Problem requirements
Put the rows into a numbered list, beginning at the start of the rows and stopping after the line that has "68.9 inches", with blank lines left out. Leave the pictures out of your answer.

[Source records]
■ ■ ■
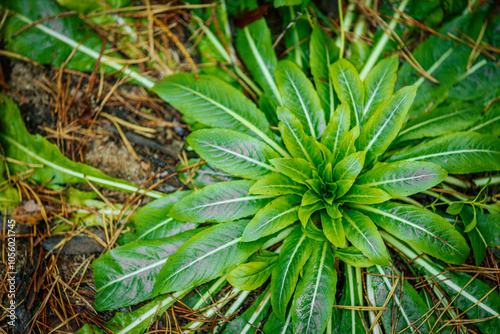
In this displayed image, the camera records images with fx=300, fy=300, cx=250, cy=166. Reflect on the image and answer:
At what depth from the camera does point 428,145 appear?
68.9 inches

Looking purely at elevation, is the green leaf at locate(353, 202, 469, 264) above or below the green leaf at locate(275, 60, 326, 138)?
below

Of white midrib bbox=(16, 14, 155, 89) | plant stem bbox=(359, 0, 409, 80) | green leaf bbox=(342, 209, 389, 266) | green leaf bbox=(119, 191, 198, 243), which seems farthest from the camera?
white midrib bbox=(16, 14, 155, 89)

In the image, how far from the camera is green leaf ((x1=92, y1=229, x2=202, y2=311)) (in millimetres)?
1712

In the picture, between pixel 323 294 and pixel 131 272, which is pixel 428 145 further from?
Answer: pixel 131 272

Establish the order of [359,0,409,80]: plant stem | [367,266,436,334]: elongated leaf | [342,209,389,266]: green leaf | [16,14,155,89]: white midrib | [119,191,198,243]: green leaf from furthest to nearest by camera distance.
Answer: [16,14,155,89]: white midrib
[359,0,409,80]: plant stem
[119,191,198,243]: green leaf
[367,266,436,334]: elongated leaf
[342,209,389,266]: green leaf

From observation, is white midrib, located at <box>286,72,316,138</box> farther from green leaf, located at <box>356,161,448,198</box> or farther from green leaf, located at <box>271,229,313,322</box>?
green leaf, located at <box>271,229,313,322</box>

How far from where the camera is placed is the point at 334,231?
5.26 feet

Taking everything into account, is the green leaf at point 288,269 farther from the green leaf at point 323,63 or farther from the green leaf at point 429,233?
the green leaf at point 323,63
■ ■ ■
Response
1. In this displayed image, the camera records images with fx=300, fy=300, cx=250, cy=166. Reflect on the image and answer:
2. At what depth from the camera does point 428,145 appear?
3. 68.9 inches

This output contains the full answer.